Castle Island Ventures partner and Coinmetrics founder Nic Carter writes,
“NFT is a process, rather than a product. To NFT something is to assign it a distinct serial number that lives on a public blockchain. That’s it. ‘NFT’ conveys no additional information about the purpose or nature of the content-being-serialized aside from that.”
Another common concern is the immense environmental impact of proof-of-work (PoW) blockchains. The annualized carbon footprint of the Ethereum network alone is estimated to be almost 16 megatonnes of CO2 — comparable to the carbon footprint of Lithuania — while it consumes 34 terawatt-hours of electricity, similar to the power consumption of Denmark, per Digiconomist.
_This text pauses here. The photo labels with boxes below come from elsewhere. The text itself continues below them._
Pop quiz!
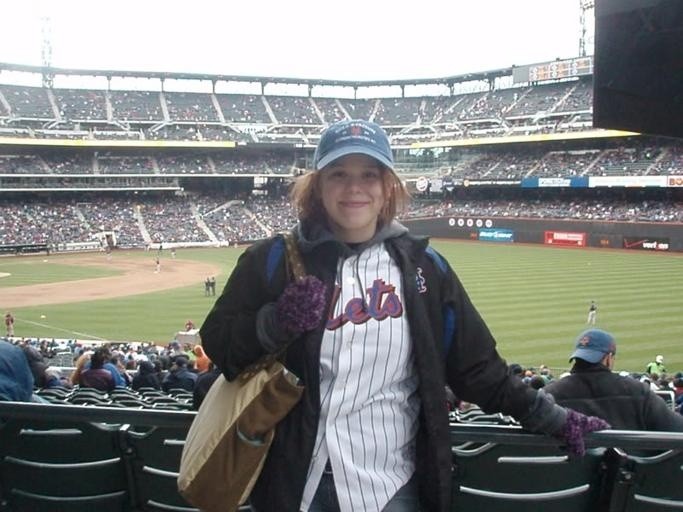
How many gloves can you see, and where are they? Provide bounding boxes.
[555,408,611,457]
[278,275,328,332]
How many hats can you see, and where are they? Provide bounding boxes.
[313,120,393,171]
[569,329,617,364]
[656,355,664,364]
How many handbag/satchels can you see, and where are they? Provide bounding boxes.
[177,360,306,511]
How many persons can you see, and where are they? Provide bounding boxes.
[199,117,611,512]
[586,300,599,326]
[0,318,683,460]
[203,277,210,298]
[4,314,15,336]
[0,84,680,273]
[210,276,216,296]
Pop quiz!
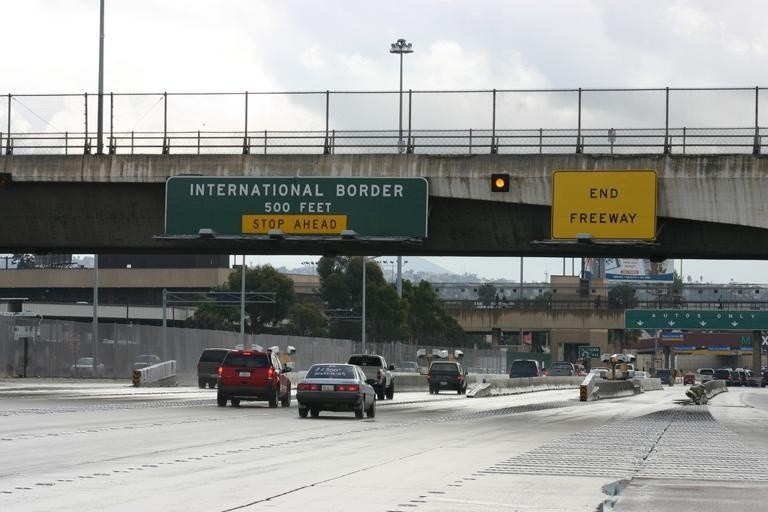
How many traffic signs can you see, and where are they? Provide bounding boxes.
[549,170,659,244]
[623,308,768,331]
[163,173,429,244]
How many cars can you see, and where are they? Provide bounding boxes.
[654,367,767,387]
[294,363,376,421]
[70,357,105,378]
[132,354,159,371]
[504,360,651,383]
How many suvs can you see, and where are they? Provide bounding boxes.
[214,347,293,408]
[426,360,467,396]
[197,347,230,391]
[346,353,395,401]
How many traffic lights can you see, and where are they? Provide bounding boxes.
[488,174,510,193]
However, some are already working on ways to make PoW blockchain platforms more efficient. For instance, Ethereum, on which a large majority of decentralized apps are built, recently launched part of Ethereum 2.0 — a broad set of upgrades that promise a more environmentally-friendly system.
NFTs have the potential to impact industries far beyond gaming and digital art.
In content, companies like Mirror allow writers to own and sell their work as NFTs, opening up new ways of content distribution and monetization. The idea of decentralized autonomous organizations (DAOs) has begun floating up again as a result: Ark Gallery is an example of one for a niche community of CryptoPunk collectors.
Some companies are branching deeper into financial services, in a convergence of the DeFi and the NFT crazes. NFTfi allows users to leverage their NFTs as loan collateral, while NFTX launched NFT index funds, allowing buyers to own fractions of multiple NFTs. Nori says it has tokenized carbon removal credits.
The past few years have introduced cycles of hype as applications and protocols built on blockchain continue to evolve — including some popped bubbles when sky-high demand has overwhelmed the ecosystem. But as notions of the creator economy and definitions of ownership continue to evolve, there may be ever greater opportunity for NFTs.